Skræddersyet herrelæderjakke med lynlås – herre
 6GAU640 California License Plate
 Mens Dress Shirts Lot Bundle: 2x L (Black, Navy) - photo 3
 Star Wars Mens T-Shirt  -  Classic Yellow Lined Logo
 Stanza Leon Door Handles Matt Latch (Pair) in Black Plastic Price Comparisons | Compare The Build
* * *
_Assigned task_. Reproduce the rows above, putting "Gray" in place of "Black" wherever it occurs and keeping everything else the same.

_Answer for the task_.
Skræddersyet herrelæderjakke med lynlås – herre
 6GAU640 California License Plate
 Mens Dress Shirts Lot Bundle: 2x L (Gray, Navy) - photo 3
 Star Wars Mens T-Shirt  -  Classic Yellow Lined Logo
 Stanza Leon Door Handles Matt Latch (Pair) in Gray Plastic Price Comparisons | Compare The Build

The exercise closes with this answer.